* PROVIDED TEXT *
──────────

Let's Stay Together is an album by American jazz organist Jimmy McGriff featuring performances recorded in 1966 and 1972 and released on the Groove Merchant label.

Reception 

Allmusic's Stephen Cook said: "Let's Stay Together is a great set by one of the masters of the Hammond B-3 organ sound". On All About Jazz Douglas Payne noted "The music, unfortunately, isn't terribly memorable. But the R&B covers benefit by McGriff's outstanding blues touch and the funky "Tiki" and the glorious blues of "Old Grand Dad" (the only originals) are what make a McGriff album worth every dollar. Although nothing too surprising happens here, McGriff fans will want to pick up on this cut-out classic"

──────────

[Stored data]

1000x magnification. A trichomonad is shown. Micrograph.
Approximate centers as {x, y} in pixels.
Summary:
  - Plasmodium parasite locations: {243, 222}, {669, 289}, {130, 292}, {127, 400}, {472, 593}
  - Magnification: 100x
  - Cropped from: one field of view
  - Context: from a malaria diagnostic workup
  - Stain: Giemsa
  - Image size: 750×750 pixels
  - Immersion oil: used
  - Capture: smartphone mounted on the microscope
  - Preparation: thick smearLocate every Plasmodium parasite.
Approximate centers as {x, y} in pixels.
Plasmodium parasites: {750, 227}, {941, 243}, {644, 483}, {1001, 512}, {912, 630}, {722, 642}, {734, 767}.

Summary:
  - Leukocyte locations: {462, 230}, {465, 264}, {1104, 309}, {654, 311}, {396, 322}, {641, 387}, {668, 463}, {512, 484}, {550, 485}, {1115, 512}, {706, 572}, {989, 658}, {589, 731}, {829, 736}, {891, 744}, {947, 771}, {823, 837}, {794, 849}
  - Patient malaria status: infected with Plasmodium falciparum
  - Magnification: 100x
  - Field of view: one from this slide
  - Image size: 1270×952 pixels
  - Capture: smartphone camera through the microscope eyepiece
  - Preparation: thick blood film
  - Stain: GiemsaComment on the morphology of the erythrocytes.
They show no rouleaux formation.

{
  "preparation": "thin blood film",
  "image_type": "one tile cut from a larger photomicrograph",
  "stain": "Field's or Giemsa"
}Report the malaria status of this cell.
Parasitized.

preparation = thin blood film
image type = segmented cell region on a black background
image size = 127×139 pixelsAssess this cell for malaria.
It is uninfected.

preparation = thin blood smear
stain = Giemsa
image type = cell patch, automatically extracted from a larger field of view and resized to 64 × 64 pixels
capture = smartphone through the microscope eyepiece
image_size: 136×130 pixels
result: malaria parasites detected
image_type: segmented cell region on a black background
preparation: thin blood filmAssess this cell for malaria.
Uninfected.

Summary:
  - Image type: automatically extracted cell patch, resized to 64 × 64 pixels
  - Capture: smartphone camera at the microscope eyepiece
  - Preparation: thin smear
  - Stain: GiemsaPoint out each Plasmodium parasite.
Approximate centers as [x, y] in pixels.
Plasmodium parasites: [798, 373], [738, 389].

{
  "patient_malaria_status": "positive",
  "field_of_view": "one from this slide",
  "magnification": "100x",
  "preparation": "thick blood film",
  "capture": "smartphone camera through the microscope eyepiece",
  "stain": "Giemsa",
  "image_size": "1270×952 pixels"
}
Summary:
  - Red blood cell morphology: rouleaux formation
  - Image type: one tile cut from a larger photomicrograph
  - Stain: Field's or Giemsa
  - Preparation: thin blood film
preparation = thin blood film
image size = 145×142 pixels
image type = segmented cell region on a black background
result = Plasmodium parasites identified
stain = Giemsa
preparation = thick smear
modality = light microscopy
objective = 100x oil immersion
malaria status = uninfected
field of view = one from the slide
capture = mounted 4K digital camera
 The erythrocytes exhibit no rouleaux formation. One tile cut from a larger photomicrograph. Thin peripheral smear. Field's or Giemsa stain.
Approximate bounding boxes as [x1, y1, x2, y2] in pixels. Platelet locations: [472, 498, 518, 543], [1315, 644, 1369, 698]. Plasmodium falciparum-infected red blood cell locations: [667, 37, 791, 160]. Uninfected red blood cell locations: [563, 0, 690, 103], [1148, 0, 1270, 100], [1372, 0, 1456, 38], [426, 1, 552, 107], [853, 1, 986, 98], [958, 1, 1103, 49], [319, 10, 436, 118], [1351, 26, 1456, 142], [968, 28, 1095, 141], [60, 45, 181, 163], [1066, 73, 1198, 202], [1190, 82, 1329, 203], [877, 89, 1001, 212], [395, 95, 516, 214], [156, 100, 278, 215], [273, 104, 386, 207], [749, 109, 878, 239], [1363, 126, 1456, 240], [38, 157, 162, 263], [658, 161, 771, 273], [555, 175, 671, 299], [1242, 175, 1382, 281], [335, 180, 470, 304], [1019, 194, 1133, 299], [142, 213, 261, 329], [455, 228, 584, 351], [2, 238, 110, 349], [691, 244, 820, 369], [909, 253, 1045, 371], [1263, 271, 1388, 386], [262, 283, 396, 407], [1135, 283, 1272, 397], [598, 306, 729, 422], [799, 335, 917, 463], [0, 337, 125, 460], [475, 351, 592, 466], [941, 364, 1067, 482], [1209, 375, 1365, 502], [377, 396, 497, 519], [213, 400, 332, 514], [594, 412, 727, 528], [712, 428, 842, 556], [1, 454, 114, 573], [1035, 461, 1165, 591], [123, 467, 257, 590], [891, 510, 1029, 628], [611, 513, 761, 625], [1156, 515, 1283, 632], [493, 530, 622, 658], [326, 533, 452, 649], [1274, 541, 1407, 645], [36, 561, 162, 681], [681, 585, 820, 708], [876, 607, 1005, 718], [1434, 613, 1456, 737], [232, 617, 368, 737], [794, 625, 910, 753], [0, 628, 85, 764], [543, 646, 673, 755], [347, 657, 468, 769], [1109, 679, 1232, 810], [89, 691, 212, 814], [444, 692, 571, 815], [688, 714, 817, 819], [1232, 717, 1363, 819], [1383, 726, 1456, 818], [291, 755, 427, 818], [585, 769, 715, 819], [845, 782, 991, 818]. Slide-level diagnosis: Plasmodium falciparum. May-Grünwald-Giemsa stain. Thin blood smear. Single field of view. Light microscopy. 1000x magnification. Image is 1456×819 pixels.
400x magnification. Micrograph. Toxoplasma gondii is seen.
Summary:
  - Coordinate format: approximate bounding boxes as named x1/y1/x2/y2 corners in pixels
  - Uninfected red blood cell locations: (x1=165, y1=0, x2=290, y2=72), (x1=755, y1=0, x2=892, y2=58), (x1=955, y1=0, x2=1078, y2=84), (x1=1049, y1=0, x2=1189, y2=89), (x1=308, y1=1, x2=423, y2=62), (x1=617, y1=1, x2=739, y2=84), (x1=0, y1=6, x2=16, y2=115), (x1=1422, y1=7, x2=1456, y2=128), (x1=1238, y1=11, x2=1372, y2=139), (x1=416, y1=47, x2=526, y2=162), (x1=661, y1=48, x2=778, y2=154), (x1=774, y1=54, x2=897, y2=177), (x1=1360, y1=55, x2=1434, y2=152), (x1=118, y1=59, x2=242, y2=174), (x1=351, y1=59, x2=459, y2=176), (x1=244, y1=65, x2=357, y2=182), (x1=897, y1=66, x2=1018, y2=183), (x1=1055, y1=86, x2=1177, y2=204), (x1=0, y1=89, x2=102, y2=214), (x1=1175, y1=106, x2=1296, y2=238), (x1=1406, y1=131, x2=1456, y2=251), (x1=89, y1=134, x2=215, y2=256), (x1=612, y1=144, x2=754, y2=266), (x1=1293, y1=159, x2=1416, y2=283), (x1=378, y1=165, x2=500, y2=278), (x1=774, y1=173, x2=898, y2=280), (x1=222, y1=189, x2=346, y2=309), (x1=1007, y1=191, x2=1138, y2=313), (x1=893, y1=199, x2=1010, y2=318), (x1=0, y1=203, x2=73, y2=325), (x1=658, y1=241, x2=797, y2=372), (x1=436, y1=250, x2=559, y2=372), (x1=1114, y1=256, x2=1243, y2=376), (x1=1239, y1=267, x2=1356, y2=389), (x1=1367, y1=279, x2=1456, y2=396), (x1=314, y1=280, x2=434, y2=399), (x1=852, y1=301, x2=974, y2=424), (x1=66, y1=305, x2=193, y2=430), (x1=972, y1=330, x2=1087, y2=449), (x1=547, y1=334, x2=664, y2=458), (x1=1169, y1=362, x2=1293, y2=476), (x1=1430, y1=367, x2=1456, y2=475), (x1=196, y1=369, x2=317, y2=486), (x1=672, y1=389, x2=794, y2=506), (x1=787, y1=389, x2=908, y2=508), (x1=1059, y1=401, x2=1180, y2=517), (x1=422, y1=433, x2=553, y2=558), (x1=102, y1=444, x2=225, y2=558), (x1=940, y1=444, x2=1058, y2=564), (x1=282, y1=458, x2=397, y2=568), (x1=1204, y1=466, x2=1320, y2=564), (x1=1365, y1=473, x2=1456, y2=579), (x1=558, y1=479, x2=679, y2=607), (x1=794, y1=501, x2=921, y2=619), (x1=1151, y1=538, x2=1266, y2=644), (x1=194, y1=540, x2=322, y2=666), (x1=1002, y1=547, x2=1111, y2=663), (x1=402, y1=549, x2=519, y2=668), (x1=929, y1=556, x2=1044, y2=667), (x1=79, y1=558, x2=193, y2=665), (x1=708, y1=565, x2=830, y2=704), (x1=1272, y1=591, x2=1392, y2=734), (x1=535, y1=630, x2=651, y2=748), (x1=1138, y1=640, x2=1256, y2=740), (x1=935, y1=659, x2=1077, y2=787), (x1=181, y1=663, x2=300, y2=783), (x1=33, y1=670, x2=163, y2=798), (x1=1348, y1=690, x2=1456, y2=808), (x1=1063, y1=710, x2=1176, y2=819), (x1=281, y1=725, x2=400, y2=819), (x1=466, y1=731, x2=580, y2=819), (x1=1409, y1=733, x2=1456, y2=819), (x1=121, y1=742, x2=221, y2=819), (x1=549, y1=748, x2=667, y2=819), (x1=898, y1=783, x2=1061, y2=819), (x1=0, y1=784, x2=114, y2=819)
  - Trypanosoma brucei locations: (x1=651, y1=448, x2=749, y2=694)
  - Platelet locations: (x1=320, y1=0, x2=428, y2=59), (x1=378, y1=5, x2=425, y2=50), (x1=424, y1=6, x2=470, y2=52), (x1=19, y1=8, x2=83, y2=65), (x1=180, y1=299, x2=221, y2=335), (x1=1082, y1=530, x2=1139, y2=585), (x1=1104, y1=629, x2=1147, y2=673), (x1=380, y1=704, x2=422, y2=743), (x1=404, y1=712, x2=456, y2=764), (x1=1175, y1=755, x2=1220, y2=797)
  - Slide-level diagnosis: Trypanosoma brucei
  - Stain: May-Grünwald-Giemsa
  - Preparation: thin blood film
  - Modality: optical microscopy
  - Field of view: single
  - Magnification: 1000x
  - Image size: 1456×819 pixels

──────────

* SET OF TASKS *
• a. What does the album text say about each of the following?
(i) Which label released the album?
(ii) In which years were the performances recorded?
(iii) Which two tracks does Douglas Payne call the only originals?
• b. Duplicate everything in the album text from "Let's Stay Together is an" down to "Groove Merchant label.".
• c. Does each statement agree with the album text? Answer yes or no, quoting the words that decide it.
(i) The album was issued by Groove Merchant.
(ii) Stephen Cook wrote about the album for All About Jazz.
(iii) Douglas Payne found the music terribly memorable.
These entries were taken from a separate source.

* CORRECT ANSWERS *
• a.
(i) Groove Merchant
(ii) 1966 and 1972
(iii) "Tiki" and "Old Grand Dad"

• b.
Let's Stay Together is an album by American jazz organist Jimmy McGriff featuring performances recorded in 1966 and 1972 and released on the Groove Merchant label.

• c.
(i) Yes: "released on the Groove Merchant label"
(ii) No: "Allmusic's Stephen Cook said"
(iii) No: "The music, unfortunately, isn't terribly memorable."